Outras instituições com atuação mais especializada na salvaguarda do patrimônio cultural também têm recomendações de atividades educativas para serem realizadas pelos professores com seus alunos, e que podem ser outras fontes de inspiração. O Instituto do Patrimônio Histórico e Artístico Nacional - IPHAN -, por exemplo, tem uma série de publicações para fundamentar e orientar a educação patrimonial produzidas para diferentes níveis de aprofundamento, que podem ser buscadas no site do Instituto.

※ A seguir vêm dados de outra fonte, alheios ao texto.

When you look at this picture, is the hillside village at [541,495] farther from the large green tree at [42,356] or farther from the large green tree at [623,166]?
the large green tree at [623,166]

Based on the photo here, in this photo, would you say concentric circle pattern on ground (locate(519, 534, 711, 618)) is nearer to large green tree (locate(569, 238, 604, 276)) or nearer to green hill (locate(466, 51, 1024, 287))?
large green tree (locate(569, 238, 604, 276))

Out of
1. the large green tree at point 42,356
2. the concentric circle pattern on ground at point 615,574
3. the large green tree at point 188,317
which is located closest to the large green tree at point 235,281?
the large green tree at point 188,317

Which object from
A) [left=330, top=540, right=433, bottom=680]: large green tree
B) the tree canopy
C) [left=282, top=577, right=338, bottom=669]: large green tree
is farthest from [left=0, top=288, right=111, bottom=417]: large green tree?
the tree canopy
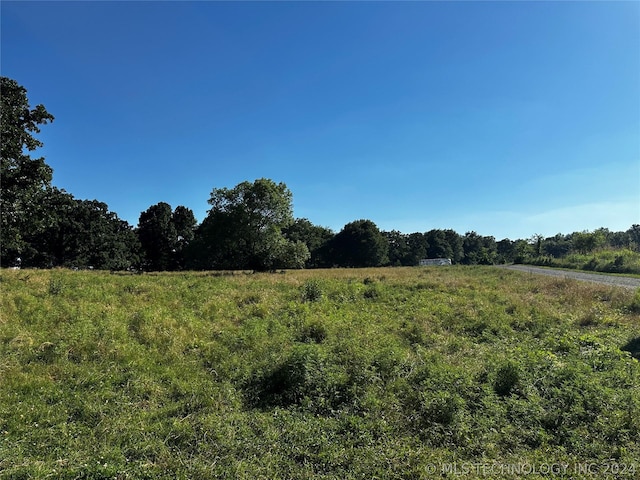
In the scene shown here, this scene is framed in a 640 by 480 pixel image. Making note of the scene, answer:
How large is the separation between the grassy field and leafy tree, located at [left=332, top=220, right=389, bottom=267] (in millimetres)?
84974

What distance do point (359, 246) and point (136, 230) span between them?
55.8 metres

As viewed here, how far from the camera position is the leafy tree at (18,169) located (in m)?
19.1

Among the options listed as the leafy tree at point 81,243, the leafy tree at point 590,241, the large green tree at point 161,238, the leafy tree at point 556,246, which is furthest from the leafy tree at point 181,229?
the leafy tree at point 556,246

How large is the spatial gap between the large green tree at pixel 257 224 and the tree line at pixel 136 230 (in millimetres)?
118

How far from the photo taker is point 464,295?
1894cm

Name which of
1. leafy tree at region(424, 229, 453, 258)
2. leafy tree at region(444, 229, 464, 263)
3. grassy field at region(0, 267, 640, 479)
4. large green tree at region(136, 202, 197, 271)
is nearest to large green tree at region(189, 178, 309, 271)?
large green tree at region(136, 202, 197, 271)

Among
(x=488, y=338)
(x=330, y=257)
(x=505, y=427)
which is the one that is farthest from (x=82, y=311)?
(x=330, y=257)

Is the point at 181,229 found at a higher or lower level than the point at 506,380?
higher

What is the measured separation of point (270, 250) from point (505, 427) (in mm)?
36093

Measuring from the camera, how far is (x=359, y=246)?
320ft

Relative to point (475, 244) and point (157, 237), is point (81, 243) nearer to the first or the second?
point (157, 237)

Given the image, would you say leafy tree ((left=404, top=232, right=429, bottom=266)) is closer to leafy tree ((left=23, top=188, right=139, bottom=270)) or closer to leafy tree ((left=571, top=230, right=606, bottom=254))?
leafy tree ((left=571, top=230, right=606, bottom=254))

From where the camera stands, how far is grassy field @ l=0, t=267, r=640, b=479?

1. Nós somos nosso maior patrimônio!
Esta atividade busca explorar a ideia de que o patrimônio imaterial é fonte de identificação e reside na capacidade criativa das pessoas e suas formas de expressão. Tem como objetivo a compreensão de que nós somos nosso maior patrimônio, por isso a importância do autoconhecimento e do respeito a si mesmo e ao outro. O quê, o como e o porquê preservamos tem a ver com quem somos e onde estamos. Para isso sugerimos um exercício de autoretrato que busque explorar além dos aspectos físicos, as qualidades, gostos, características psicológicas e curiosidades.
Sugerimos que o professor busque analisar os resultados com o grupo, explore cores e formas da pele, dos cabelos e olhos, as proporções do corpo, esteja atento aos conceitos de autoestima e pertencimento, quebrando os estereótipos de feio ou bonito, de aceitação ou de rejeição, e estimule a prática da alteridade e da empatia. Provoque reflexões: Como eu me vejo? Eu me aceito como sou? Como vejo os outros? Como é a diversidade do nosso grupo? Qual a força desse grupo, suas qualidades e potenciais?
Há muitas possibilidades de exploração desse tema. Utilizando-se de referências de autoretratos de artistas, através da confecção de máscaras de gesso, desenhos em duplas do rosto ou do corpo inteiro, trabalhos de colagens, uso de espelhos, fotografias antigas ou selfs atuais, que podem ser adaptadas para todas as faixas etárias. Explore também as diferenças de técnicas - fotografia, desenho ou pintura - levando os alunos a compreenderem as várias possibilidades de representação da realidade, o uso da imaginação e a liberdade de expressão.
Sugestão de atividade
Material - Preparar para esta aula: pedaços de papel craft de aproximadamente 1,20 m de altura, fitas adesivas, carvão, giz de cera ou lápis 6B, tesoura, materiais diversos para colagem, papéis coloridos de embalagens, fitas, folhas vegetais secas, inclua as fibras naturais como a palha de butiá, revistas e outros materias que sua imaginação mandar. Abrir o espaço no chão da sala afastando mesas e cadeiras.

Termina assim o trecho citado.